- _WORK INSTRUCTIONS_:
1) From the Rockport travel notes, reproduce word for word the passage that begins at the words "My husband and" and stops after the words "posting the banner)".
2) Answer these questions from the Rockport travel notes:
(a) Who organized the women and children of the town to empty the rum?
(b) What is Motif #1?
(c) How far north of the town is the granite quarry?
3) Write the next part of the Rockport travel notes, picking up after their final sentence.

It seems that many years ago the men of Rockport spent lots of time in the taverns with way too much rum. There were brawls and families disrupted....women frustrated in trying to sober their husbands. All of that stopped when Hannah Jumper decided to take matters in hand. One day she organized the women and children of the town to assemble at an appointed hour. They descended on the town with fervor....emptying every home and tavern or their rum...tossing it into the bay and vowing that the town of Rockport would be a dry town forever! That was in the 1800's and the town is still dry today. You can bring your bottle of wine into a restaurant to enjoy with your dinner....but you'll find no alcahol for sale anywhere within the town limits of Rockport. Many folks make the short drive to Gloucester for their celebrating. Rockport remains quiet and very dry indeed. We went to a town mtg. once when we were visiting. The crowds were enormous because some restaurant owners were trying to change the laws. TV cameras rolled and reesidents took their turns testifying....the booze was defeated...soundly. This is a town where everyone votes directly without a councilperson to represent them. It was quite an experience to see a truly old fashioned town meeting.
UPDATE: On my 2008 visit, I learned that the liquor laws were finally changed to allow you to have a drink with dinner. Don't want to order food? Sorry. No drink. The ghost of Hannah wants no nonsense in Rockport. :-)
It's called passive recreation and hundreds of people love doing it. You walk to the end of the peninsula where you can see the boats in the cove and the ocean beyond. Restful, beautiful, refreshing, and soulfull.
The coast is full of granite rock...hence the name. There is a granite quarry about 2 miles north of the town.
WILL YOU MARRY ME?~ROMANCE IN ROCKPORT*
The story begins with a lad from Ireland who found my pages about Rockport, Massachusetts on VIRTUAL TOURIST and wrote to me for help with his trip to the states in October. Seems he and his "Welsh lady" would be doing a bus tour to include Rockport and he had an idea for a creative proposal of marriage! I helped him with a few contacts which gave him permission to post a banner on Motif #1 (a popular red fishing shack everyone photographs). His banner would read.....
........................... WILL YOU MARRY ME?
My husband and I went up to Rockport to meet Tomas and "his lady"... taking Aussie along for the ride (cause she loves a good love story too). We found the banner on Motif #1 as scheduled. We waited and waited... wondering as each couple came past... would this be them? I had no photo of Tomas and didn't even know how old he was... or anything else about him. A photographer from the Gloucester Daily Times came by and waited with us for an hour or so...hoping for a pic to accompany the human interest story scheduled to be in the newapaper.
Soon a harbormaster motored past and motioned to us... where are they? We laughed to think people around the town seemed to know what was happening today. (later we learned the Harbormasters helped by posting the banner)
Occasionally a couple would come by and read the sign and we would ask, "Are you Rosalind?" Two of the couples were celebrating their wedding anniversaries and they waited with us for a while hoping to see the lovebirds... but everyone gave up and finally left.
Yet another harbor master came by and asked... where are they? We were getting discouraged when it was turning into a 2 hour wait. We finally went for chowder and checked back later. Banner was still there. I attached my business card to it and we decided to leave.
Passing a young couple as we left, we decided to watch from afar. Sure enough...it was them!
I photographed from a distance..zooming as much as possible.

- _RECORD EXTRACTS_:
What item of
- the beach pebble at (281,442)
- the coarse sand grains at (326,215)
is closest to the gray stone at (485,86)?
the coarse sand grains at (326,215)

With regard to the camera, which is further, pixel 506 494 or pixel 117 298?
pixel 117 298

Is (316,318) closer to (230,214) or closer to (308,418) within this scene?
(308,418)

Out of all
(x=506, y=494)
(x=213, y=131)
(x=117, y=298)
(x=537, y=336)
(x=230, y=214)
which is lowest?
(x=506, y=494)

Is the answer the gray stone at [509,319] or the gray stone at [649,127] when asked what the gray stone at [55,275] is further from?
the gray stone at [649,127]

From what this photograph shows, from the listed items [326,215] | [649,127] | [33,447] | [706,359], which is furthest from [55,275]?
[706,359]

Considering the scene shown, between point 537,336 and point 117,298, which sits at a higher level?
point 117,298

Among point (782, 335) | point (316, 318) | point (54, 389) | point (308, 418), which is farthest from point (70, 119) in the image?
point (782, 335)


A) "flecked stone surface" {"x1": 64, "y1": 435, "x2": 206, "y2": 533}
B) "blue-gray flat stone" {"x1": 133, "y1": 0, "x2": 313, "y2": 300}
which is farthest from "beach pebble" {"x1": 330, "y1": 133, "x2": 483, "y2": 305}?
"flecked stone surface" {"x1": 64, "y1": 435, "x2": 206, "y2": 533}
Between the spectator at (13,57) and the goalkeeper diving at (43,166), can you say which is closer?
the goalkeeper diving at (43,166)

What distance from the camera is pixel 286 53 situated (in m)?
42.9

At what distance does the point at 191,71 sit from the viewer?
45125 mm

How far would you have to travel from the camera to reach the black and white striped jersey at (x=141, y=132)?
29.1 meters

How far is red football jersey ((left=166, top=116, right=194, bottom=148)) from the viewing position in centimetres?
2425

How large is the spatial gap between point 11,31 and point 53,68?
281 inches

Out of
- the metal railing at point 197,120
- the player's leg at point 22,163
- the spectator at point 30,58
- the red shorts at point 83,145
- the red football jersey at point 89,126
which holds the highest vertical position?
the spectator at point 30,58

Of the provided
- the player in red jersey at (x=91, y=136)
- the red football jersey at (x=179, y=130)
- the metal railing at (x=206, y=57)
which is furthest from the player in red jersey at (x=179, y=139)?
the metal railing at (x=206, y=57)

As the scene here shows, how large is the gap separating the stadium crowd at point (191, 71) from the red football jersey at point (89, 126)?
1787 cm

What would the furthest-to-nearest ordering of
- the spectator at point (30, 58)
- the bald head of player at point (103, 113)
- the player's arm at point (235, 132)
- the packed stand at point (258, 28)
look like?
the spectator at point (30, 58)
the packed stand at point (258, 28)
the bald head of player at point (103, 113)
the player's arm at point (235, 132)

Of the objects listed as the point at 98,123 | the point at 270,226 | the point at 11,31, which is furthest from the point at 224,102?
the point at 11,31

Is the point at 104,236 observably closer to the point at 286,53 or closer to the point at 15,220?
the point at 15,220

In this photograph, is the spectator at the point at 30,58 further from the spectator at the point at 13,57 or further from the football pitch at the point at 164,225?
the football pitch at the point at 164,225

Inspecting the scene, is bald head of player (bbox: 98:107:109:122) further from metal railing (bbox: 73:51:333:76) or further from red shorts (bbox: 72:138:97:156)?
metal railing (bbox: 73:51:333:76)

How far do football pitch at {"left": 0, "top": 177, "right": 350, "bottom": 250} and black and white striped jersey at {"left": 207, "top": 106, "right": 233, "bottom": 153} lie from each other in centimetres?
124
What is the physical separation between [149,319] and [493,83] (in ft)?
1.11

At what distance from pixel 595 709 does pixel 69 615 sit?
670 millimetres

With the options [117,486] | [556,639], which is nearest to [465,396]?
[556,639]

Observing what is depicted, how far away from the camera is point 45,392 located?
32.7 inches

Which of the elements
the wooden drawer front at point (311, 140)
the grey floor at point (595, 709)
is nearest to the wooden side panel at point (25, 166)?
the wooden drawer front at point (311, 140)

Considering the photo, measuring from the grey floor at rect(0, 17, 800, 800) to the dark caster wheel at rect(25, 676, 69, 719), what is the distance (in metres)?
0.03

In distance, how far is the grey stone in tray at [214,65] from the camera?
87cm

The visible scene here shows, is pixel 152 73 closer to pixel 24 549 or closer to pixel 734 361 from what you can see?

- _FINAL ANSWERS_:
1)
My husband and I went up to Rockport to meet Tomas and "his lady"... taking Aussie along for the ride (cause she loves a good love story too). We found the banner on Motif #1 as scheduled. We waited and waited... wondering as each couple came past... would this be them? I had no photo of Tomas and didn't even know how old he was... or anything else about him. A photographer from the Gloucester Daily Times came by and waited with us for an hour or so...hoping for a pic to accompany the human interest story scheduled to be in the newapaper.
Soon a harbormaster motored past and motioned to us... where are they? We laughed to think people around the town seemed to know what was happening today. (later we learned the Harbormasters helped by posting the banner)

2)
(a) Hannah Jumper
(b) A popular red fishing shack everyone photographs
(c) About 2 miles

3)
Thankfully Rosalind said "yes" to Tomas' proposal of marriage posted boldly on Motif #1 when they arrived from Ireland on a bright Saturday in October. Their tour made a brief stop in Rockport, where he had arranged for a banner to pop the question for him. We watched at a distance as he knelt before her... and we could hear her glee as she realized the banner was for her... and the moment was so joyous she could hardly contain herself. They reported heavily beating hearts and Rosalind... total surprise.
We later joined them and celebrated with a cappachino while we got to know a bit more about this sweet couple. We all had a quick but fun visit before they had to board the tour bus and push off to the next stop. The tour guide was so tickled when Tomas told her the story that it all had to be told to the busload of tourists before they got underway. Everyone was tickled by the story.
We're hoping we see them again on another trip to the US or if we should pass through Dublin or Wales. Don't you just love happy endings?
More pics of the happy young couple in my Local Customs tips.
** Update ** Recently heard from Tomas who sent wedding pictures of a most gorgeous day. Must check his VT page to see if he's posted them there.
Rockport has a year-round population of about 7,000. This triples in the summertime. Be advised that the locals don't enjoy the annual invasion into their quiet community, so they tend to vote against anything which would make the town a little more tourist-friendly. Don't look for changes with regard to alcohol, mass transit or parking anytime soon.
Rockport is a typical little puritanical New England town in that it is 'dry' -- i.e., no alcoholic beverages can be sold, not even in restaurants. If you bring your own beer or wine, however, most places will gladly serve it to you along with your meal.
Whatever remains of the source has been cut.